Selon elle, le temps est venu d’une réponse politique de reconnaissance de cet enjeu qu’est la justice climatique. «Une telle réponse, poursuit-elle, pourrait peut-être mener à la constitution d’indicateurs de justice climatique pour les personnes en situation de plus grande vulnérabilité.»
Diminution de la production de pétrole et de gaz naturel et tarification du carbone
Le professeur Gajevic-Sayegh définit l’acceptabilité sociale comme le résultat d’un jugement collectif sur un projet ou une politique donnée. Elle peut être positive ou négative, elle évolue continuellement et on la retrouve à différents paliers de gouvernance.
Dans sa présentation, il explique les résultats préliminaires d’un de ses projets de recherche. «Nous avons essayé, dit-il, de tester l’acceptabilité sociale de deux grandes politiques pour la lutte contre les changements climatiques: la diminution de la production de pétrole et de gaz naturel, et la tarification du carbone à l’échelle du Canada. Nous avons essayé de voir quel était le soutien de la population pour ces deux mesures dans cinq provinces: Colombie-Britannique, Alberta, Saskatchewan, Ontario et Québec.»
Les chercheurs ont observé, par exemple, que le soutien était faible en Alberta et en Saskatchewan, lesquelles dépendent beaucoup de ces industries. Mais le soutien a énormément augmenté, en particulier dans ces deux provinces, lorsque ont été inclus les bénéfices économiques de la transition énergétique. «Ces bénéfices, indique le professeur, comprennent la création d’emplois verts ainsi que la prise en charge des travailleurs du secteur et des communautés touchées durant la transition. On peut donc dire que les mesures pour une transition juste vont effectivement aider l’acceptabilité sociale de la transition énergétique.»

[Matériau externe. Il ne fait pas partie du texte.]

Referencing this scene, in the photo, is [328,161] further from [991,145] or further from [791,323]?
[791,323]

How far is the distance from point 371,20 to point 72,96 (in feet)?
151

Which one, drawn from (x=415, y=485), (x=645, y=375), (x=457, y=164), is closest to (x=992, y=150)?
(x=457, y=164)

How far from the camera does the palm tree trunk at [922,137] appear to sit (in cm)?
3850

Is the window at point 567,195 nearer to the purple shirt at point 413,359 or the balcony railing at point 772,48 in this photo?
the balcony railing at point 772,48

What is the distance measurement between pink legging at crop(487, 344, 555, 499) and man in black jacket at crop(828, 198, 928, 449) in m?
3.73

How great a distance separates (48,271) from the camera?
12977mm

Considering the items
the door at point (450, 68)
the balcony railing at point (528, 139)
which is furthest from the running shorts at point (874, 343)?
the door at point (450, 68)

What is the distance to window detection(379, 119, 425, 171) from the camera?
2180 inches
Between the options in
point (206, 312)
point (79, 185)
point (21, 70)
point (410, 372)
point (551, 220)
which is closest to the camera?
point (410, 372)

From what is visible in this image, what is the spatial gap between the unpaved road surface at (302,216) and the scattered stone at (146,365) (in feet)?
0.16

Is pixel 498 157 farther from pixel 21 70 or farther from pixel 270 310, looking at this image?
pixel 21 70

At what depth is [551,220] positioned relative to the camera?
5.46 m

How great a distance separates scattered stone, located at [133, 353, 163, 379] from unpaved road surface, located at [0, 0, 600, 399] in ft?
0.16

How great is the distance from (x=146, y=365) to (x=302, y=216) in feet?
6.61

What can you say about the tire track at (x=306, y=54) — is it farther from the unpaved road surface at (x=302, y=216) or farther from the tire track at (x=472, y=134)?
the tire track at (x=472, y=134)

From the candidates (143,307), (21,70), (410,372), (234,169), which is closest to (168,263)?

Les retraités, au cœur des gestes écocitoyens
D’entrée de jeu, le professeur Morin rappelle que le Québec est parmi les sociétés où la consommation énergétique par habitant est la plus élevée. «Une enquête par questionnaire, précise-t-il, révèle que les gestes écocitoyens les plus courants visant l’économie d’énergie, les pratiques les mieux intégrées aux routines et aux habitudes, ne se voient pas chez les jeunes, mais bien chez les retraités.»
Selon lui, quand on entreprend des actions visant à mobiliser les gens pour la transition énergétique, il faut considérer les retraités, qui en font déjà beaucoup. «Ils ont la disponibilité pour agir, affirme-t-il. Il faut se figurer qu’ils sont pour beaucoup parmi les baby-boomers, lesquels ont été les premiers porteurs de la cause environnementale.»
Avec des étudiants, Dominique Morin mène des projets de recherche sur la consommation énergétique de la population québécoise en partenariat avec le laboratoire des technologies de l’énergie d’Hydro-Québec. «Nos vis-à-vis, dit-il, ont des préoccupations pratiques d’accompagnement, notamment de leurs abonnés. Mais le laboratoire s’ouvre à faire de la recherche sociologique. Ce qui nous intéresse est de comprendre la consommation énergétique relativement aux manières de bâtir nos villes, nos villages, de les habiter, de s’y déplacer.»
Le 29 avril, Mathieu Dupuis, du Département des relations industrielles, fera porter sa présentation sur les aspects travail et emploi de la crise climatique. Le 6 mai, Philippe Barla, du Département d’économique, se penchera sur l’électrification des transports. Enfin, le 13 mai, Isabelle Denis, de l’École de psychologie, abordera la question de l’écoanxiété chez les jeunes.